BouteflikaLe Matin d'Algérie

édition du 3 novembre 2008

Ce n'est une surprise pour personne, le principal amendement apporté à la Constitution concerne essentiellement deux articles : la suppression de la limitation des mandats présidentiels et  le remplacement du poste de chef du gouvernement par celui d'un Premier ministre qui ne sera pas forcément issu de la majorité à l'Assemblée nationale.

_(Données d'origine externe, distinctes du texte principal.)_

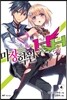 마장학원 HxH 4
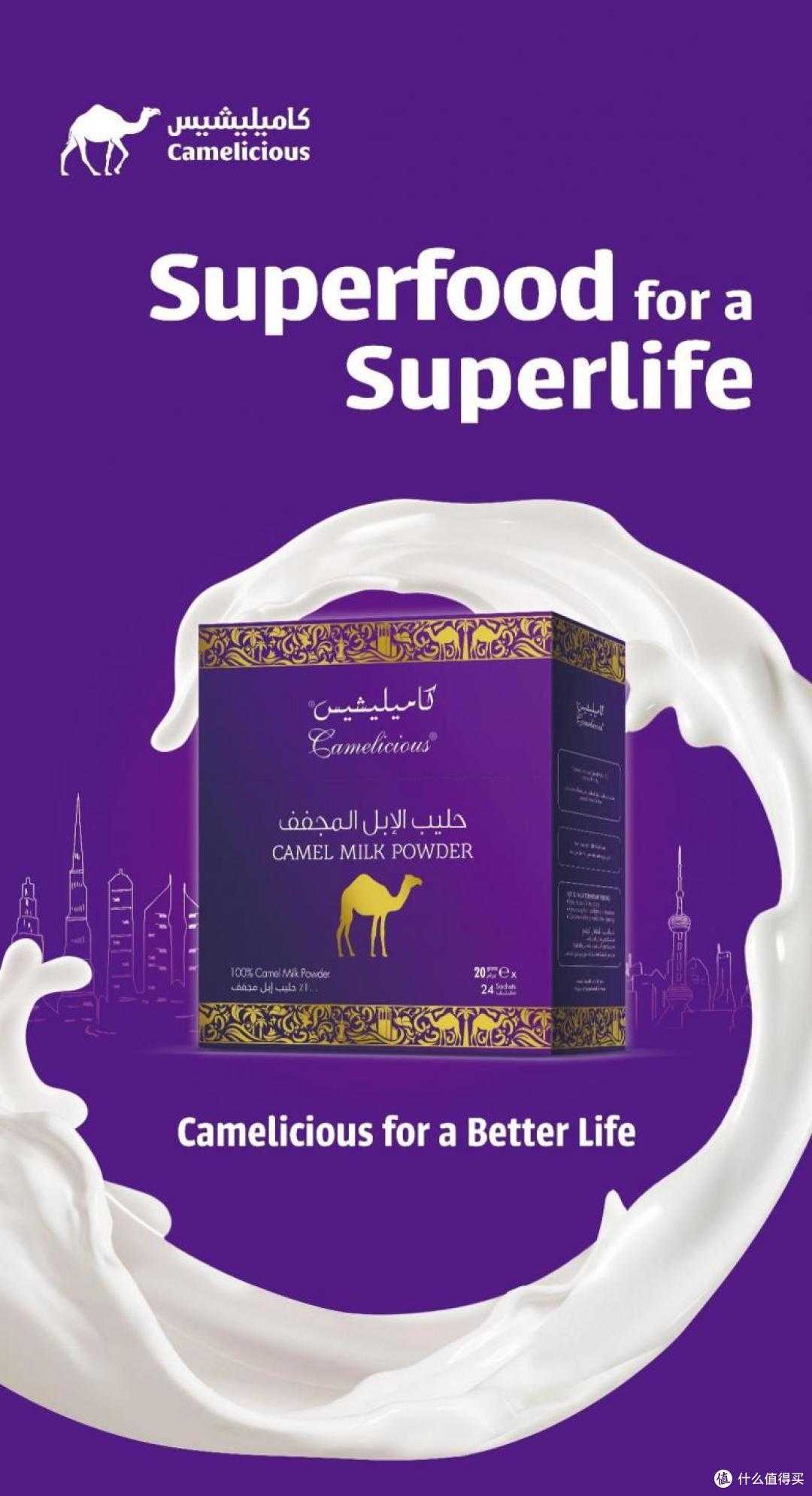 Camelicious凯默利携迪拜国礼驼乳登陆中国,领航产业品质升级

Il n'y aura pas de poste de vice-président.

L'amendement proposé à l'article 74 maintient la durée du mandat présidentiel à cinq ans mais énonce que " le président de la République est rééligible », selon le communiqué du conseil des ministres.  Cet amendement de l'article 74 de la constitution actuellement en vigueur et qui limite à deux le nombre de mandats présidentiels successifs, était le principal objectif de la révision de la constitution : il va permettre au président Bouteflika de briguer un troisième mandat en 2009.

Quant à l'actuel "chef de gouvernement", il s'appellera désormais "Premier ministre", et restera nommé par le président de la République qui peut aussi le révoquer.  Il est chargé de "mettre en œuvre le programme du président de la République.

Le chef de l'Etat peut enfin nommer un ou plusieurs vice-Premiers ministres.